WRITTEN TASKS:
1. Edit the "Crazy for Your Love" page by copying it from "- Songwriters: Barry" to "for two weeks.", with "17th" in place of "seventeenth".
2. According to the "Crazy for Your Love" page, what was the song's peak position in the UK Singles Chart?

GIVEN PASSAGE:
Single by Bee Gees

from the album E.S.P.
- B-side: "You Win Again"
- Released: 8 February 1988
- Length: 4:40
- Label: Warner Bros.
- Songwriters: Barry Gibb Robin Gibb Maurice Gibb
- Producers: Arif Mardin Bee Gees Brian Tench

Bee Gees singles chronology
| "E.S.P." (1987) | "Crazy for Your Love" (1988) | "Angela" (1988) |

= Crazy for Your Love (Bee Gees song) =

"Crazy for Your Love" is a song by pop music group Bee Gees, which was released in 1988 as the third single from their seventeenth studio album E.S.P. (1987). The song was written by Barry Gibb, Robin Gibb and Maurice Gibb, and produced by Arif Mardin and the Bee Gees, with co-production by Brian Tench. "Crazy for Your Love" peaked at No. 79 in the UK Singles Chart and remained in the Top 100 for two weeks.

SUPPLIED ENTRIES:
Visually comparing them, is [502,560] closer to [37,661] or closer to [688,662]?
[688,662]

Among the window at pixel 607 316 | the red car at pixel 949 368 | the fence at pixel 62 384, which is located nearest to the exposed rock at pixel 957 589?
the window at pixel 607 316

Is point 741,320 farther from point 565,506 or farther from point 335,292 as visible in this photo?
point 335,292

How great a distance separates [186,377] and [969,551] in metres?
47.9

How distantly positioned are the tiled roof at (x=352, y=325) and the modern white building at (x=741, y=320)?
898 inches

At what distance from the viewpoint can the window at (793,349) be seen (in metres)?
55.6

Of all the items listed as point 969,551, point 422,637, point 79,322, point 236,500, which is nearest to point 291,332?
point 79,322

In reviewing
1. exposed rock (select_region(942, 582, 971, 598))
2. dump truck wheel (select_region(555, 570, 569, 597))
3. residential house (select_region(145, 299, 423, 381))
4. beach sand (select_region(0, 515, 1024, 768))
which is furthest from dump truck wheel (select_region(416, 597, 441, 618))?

SOLUTIONS TO THE EXERCISE:
1.
- Songwriters: Barry Gibb Robin Gibb Maurice Gibb
- Producers: Arif Mardin Bee Gees Brian Tench

Bee Gees singles chronology
| "E.S.P." (1987) | "Crazy for Your Love" (1988) | "Angela" (1988) |

= Crazy for Your Love (Bee Gees song) =

"Crazy for Your Love" is a song by pop music group Bee Gees, which was released in 1988 as the third single from their 17th studio album E.S.P. (1987). The song was written by Barry Gibb, Robin Gibb and Maurice Gibb, and produced by Arif Mardin and the Bee Gees, with co-production by Brian Tench. "Crazy for Your Love" peaked at No. 79 in the UK Singles Chart and remained in the Top 100 for two weeks.

2. It peaked at No. 79.